„Liebe Mitbürgerinnen und Mitbürger, der Jahreswechsel ist traditionell ein Zeitpunkt guter Vorsätze. Vielleicht nehmen Sie sich gerade vor, mit dem Rauchen aufzuhören, mehr Sport zu machen oder mehr Zeit für die Familie zu haben. Ich selbst nehme mir eigentlich immer vor, mehr an die frische Luft zu kommen - auch das sicher ein Klassiker unter den guten Vorsätzen.
Doch dann kommt das neue Jahr, und schnell hat uns der Alltag wieder. Oft jagt ein Ereignis das andere. Manchmal verändert eines davon vieles, wenn nicht gar alles in unserem Leben. Die Flut, die im Frühsommer in das Leben vieler Menschen an Donau, Elbe, Mulde und Saale brach, war so ein Ereignis. Gerade erst waren die Folgen der gewaltigen Flut von 2002 beseitigt, da mussten viele erneut ohnmächtig zuschauen, wie ihr ganzes Hab und Gut weggeschwemmt wurde. Doch zugleich brach noch eine Welle ganz anderer Art los, eine überwältigende Welle der Hilfsbereitschaft. Sie zeigte besonders deutlich, was in unserem Land steckt. Eine Gruppe von Studenten in Passau mobilisierte über das Internet täglich ein paar Tausend freiwilliger Helfer und sorgte dafür, dass die Hilfe dorthin kam, wo sie gebraucht wurde. Das ist nur ein Beispiel von vielen.
Und natürlich ist fern der großen Schlagzeilen auch in unserem persönlichen Leben viel geschehen, Schönes wie Enttäuschendes. Manche sorgen sich auch um einen kranken Angehörigen oder haben einen lieben Menschen verloren und erleben den heutigen Abend in Trauer. Es ist also wahrlich nicht alles so, wie wir es uns erhoffen oder wünschen. Doch immer wieder gibt es Chancen zu neuen Anfängen. Viele in Deutschland, Junge wie Alte, sagen: Ich wage es. Sie gründen eine Initiative oder eine Firma. Sie nutzen ihr Talent und werden Künstler, Sportler oder Handwerker. Sie setzen sich ein in ihrem Beruf als Verkäuferin, Altenpflegerin oder Richterin. Sie leben mit einer Behinderung und tragen wie Millionen anderer Arbeitnehmerinnen und Arbeitnehmer zum Erfolg unseres Landes bei. Sie schauen nicht weg, sondern zeigen Zivilcourage, wenn andere bedrängt werden und in Not geraten.

(ZIEL A) Gib den Abschnitt der Neujahrsansprache von „Und natürlich ist“ bis „in Not geraten.“ wortgetreu wieder.
(ZIEL B) Welche Flüsse werden in der Neujahrsansprache genannt? Zähle alle auf.

(VORLIEGENDES MATERIAL)

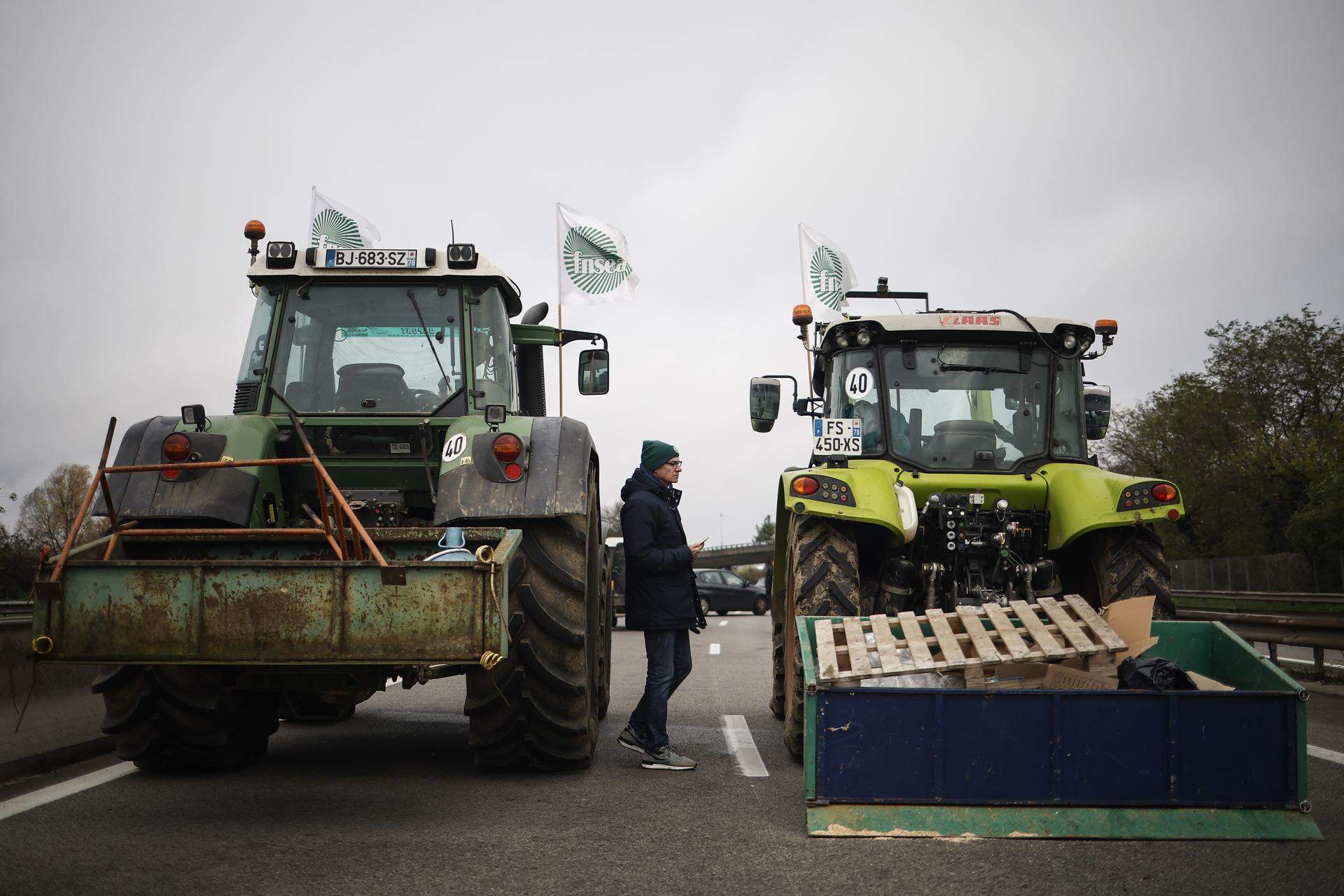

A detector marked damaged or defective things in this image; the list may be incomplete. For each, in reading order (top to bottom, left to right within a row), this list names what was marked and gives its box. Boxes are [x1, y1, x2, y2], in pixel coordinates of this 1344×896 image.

rusty rear attachment [33, 417, 521, 661]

(RICHTIGE ANTWORT A)
Und natürlich ist fern der großen Schlagzeilen auch in unserem persönlichen Leben viel geschehen, Schönes wie Enttäuschendes. Manche sorgen sich auch um einen kranken Angehörigen oder haben einen lieben Menschen verloren und erleben den heutigen Abend in Trauer. Es ist also wahrlich nicht alles so, wie wir es uns erhoffen oder wünschen. Doch immer wieder gibt es Chancen zu neuen Anfängen. Viele in Deutschland, Junge wie Alte, sagen: Ich wage es. Sie gründen eine Initiative oder eine Firma. Sie nutzen ihr Talent und werden Künstler, Sportler oder Handwerker. Sie setzen sich ein in ihrem Beruf als Verkäuferin, Altenpflegerin oder Richterin. Sie leben mit einer Behinderung und tragen wie Millionen anderer Arbeitnehmerinnen und Arbeitnehmer zum Erfolg unseres Landes bei. Sie schauen nicht weg, sondern zeigen Zivilcourage, wenn andere bedrängt werden und in Not geraten.

(RICHTIGE ANTWORT B) Donau, Elbe, Mulde, Saale